Several reviewers of A Soviet View of Africa complained rightly about the inconsistency of the annotations. Helen Desfosses, for example, wrote in the International Journal of African Historical Studies [vol.16 no.1, 1983, p.169; JSTOR stable link here] that "the annotation is uneven: some entries are extremely brief, while others are several paragraphs long sometimes his remarks are political, sometimes merely descriptive; rarely if ever do they note whether an article is worth bothering with or not."
Indicating "whether an article is worth bothering with or not" and why seemed to me to be an excellent definition of what a bibliography is for, and when I came to compile the World Bibliographic Series [WBS] volumes on Tanzania and Mozambique I used it as my guiding principle. This meant, of course, indicating what my own position was epistemologically and politically. The abandonment of neutrality was generally well-received: an anonymous reviewer of the first Tanzania volume in World Development [vol.15 no.4, 1987, p.498] commented positively on the "detailed, sophisticated annotations providing an elegant map of a rich, contentious literary universe." Andrew Roberts was not entirely convinced, however, reporting that the "copious annotation is sometimes so opiniated as to read like book reviews [but] Darch is remarkably successful in situating items within the developing literature of their subjects " [Journal of African History vol.27 no.2, 1986, p.409-410, JSTOR link here].
When the WBS volume on Mozambique was published, it pretty much had the field to itself, and so was guaranteed an easier reception. But René Pelissier was critical, describing the selection of items as "un déséquilibre" and complaining that some of the publications were "réservés à la consommation interne" and were in any case "pratiquement impossible de trouver dans la plupart des bibliothèques publiques européennes ou nord-américaines" [Politique Étrangère no.2, 1988, p.500-501].

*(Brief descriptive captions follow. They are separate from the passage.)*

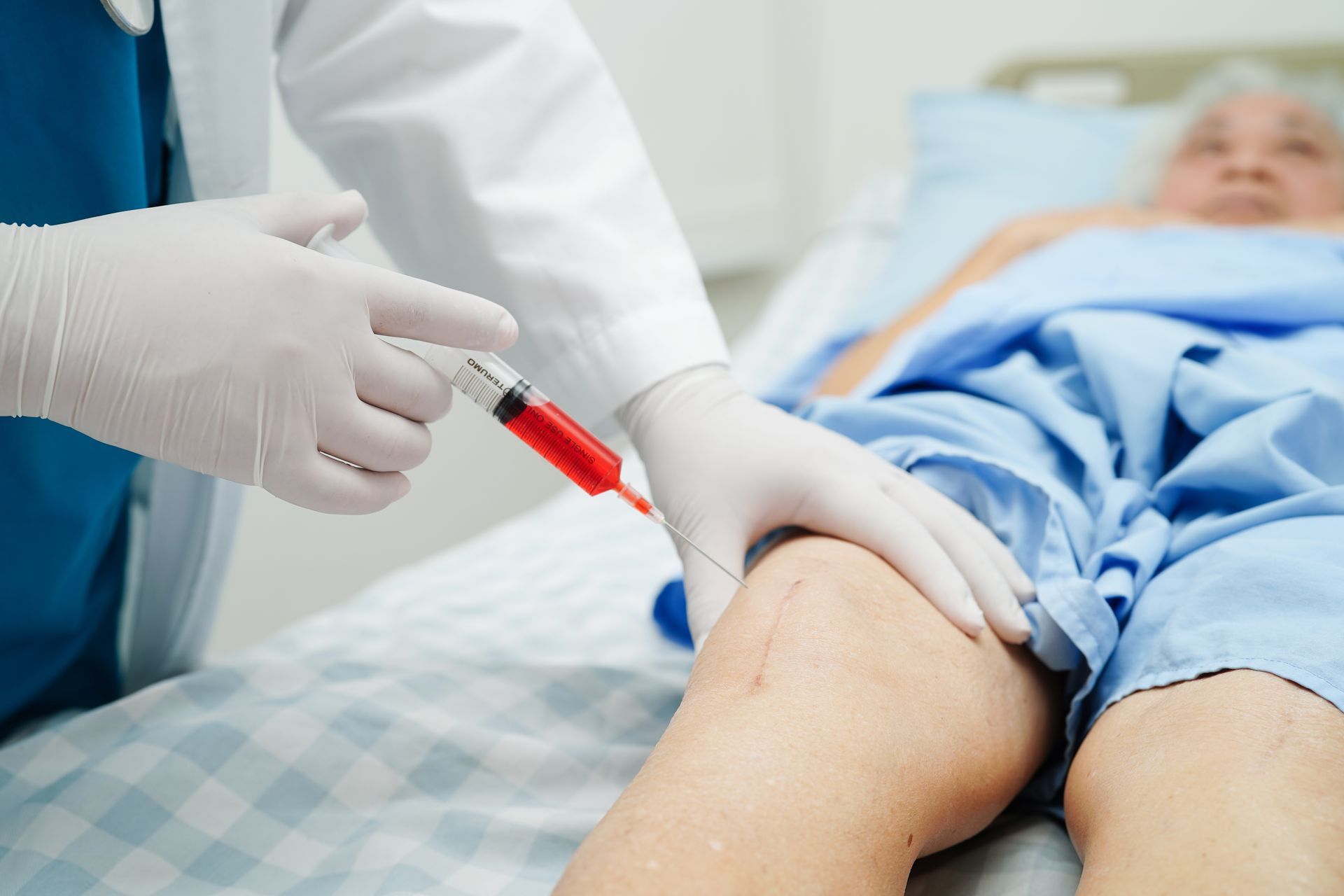 A doctor is giving a patient an injection in their leg.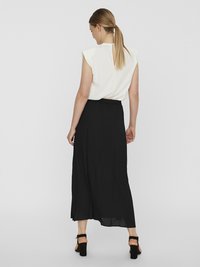 Haut sans manches blanc avec une fente à l'arrière, associé à une longue jupe noire. La jupe présente une coupe ample et une taille élastique. Sandales noires à talons carrés.
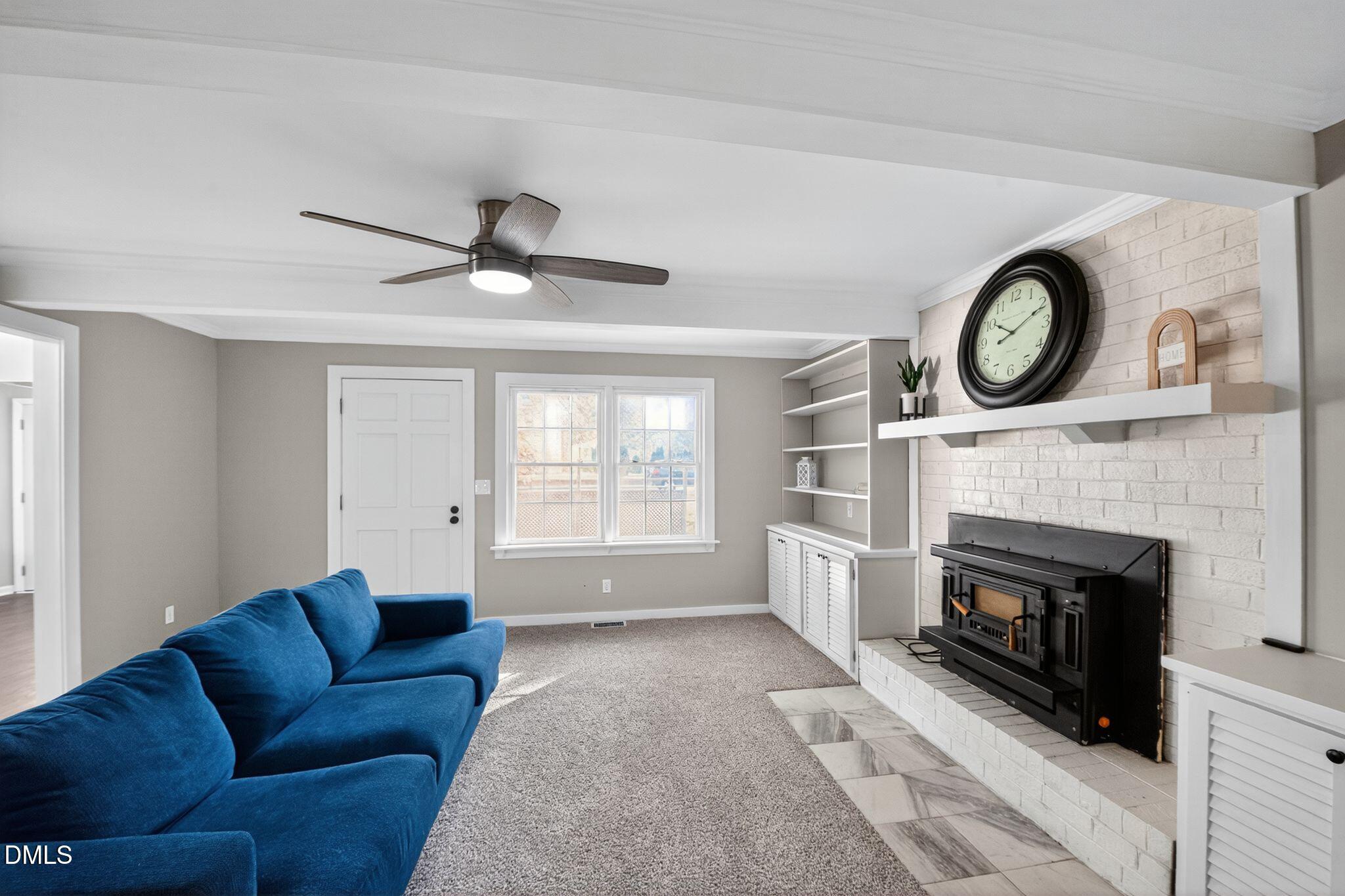 518 East 3rd Street Wendell, NC 27591 - Photo 18 of 30 a living room with furniture a fireplace and a large window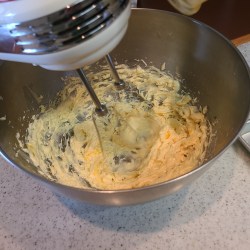 ハンドミキサーを使ってボウルに入った生地を混ぜ合わせている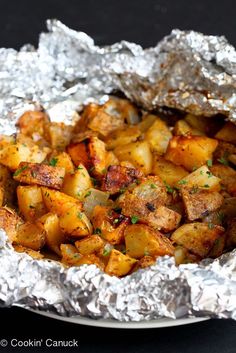 potatoes in foil on a plate with parsley sprinkled around them, ready to be eaten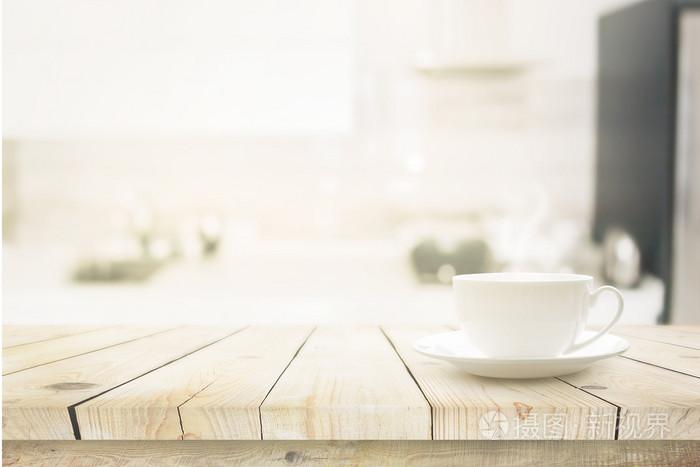 木制的桌子在模糊厨房室内背景上的白色杯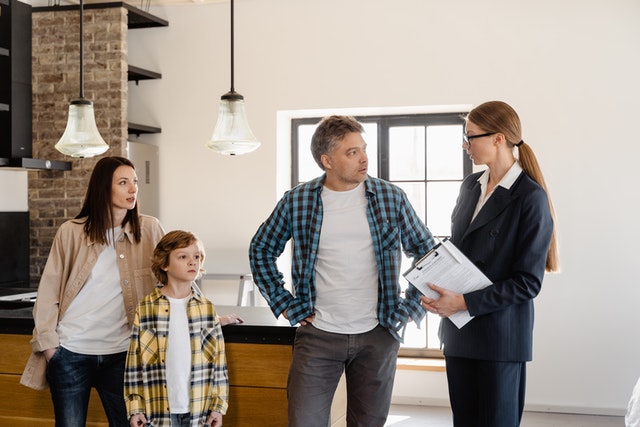 A real estate agent showing an investment property to a family of two adults and a child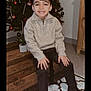 Milhan a rejoint le concours — aidez-le/la à gagner de superbes lots ! boots, boy, carpet, child, christmas_tree, cozy, festive, happy, holiday, holiday_decorations, home, indoor, pants, plant, portrait, seasonal, smile, smiling, sweater, wooden_bench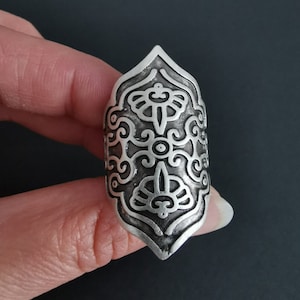 Könnte beinhalten: Ein silberner Ring mit einem komplizierten, verzierten Design. Der Ring ist breit und hat eine spitze Oberseite.
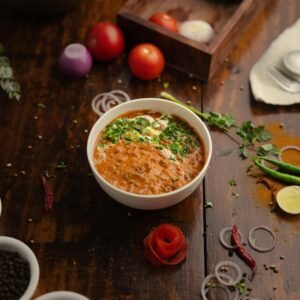 Delicious Indian dal makhani with fresh ingredients on a rustic table setting.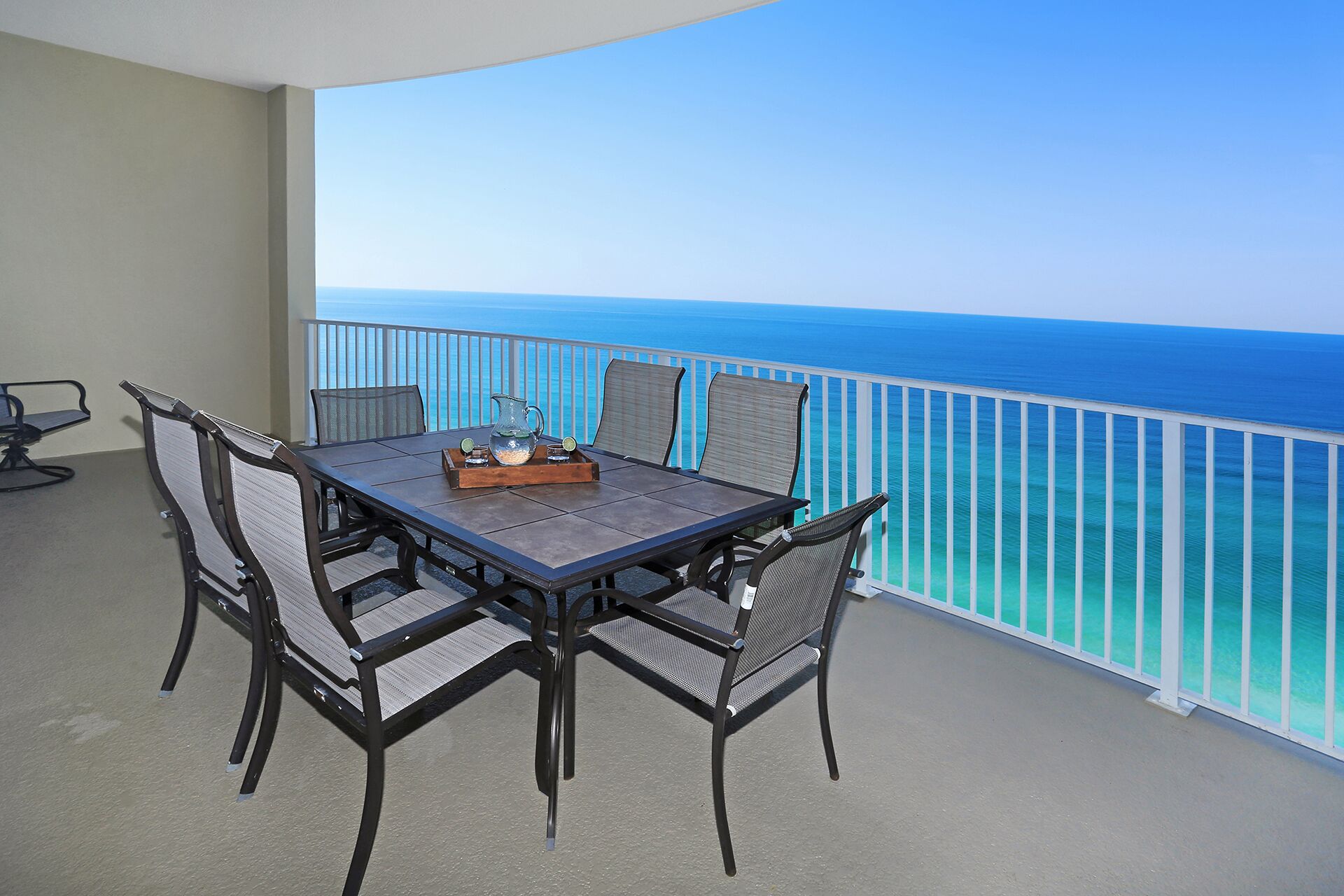A balcony with a table and chairs, overlooking a clear blue ocean.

The application of a non-positivist epistemology to bibliographic work remains relatively rare; work by the Norwegian historian Tore Linné Eriksen on Namibian bibliography springs to mind as an outstanding example. Nevertheless, I still believe that indicating whether it's worth bothering with a text or not is a useful function in a bibliography, not least because the very act of selection itself involves political choice and judgement of value.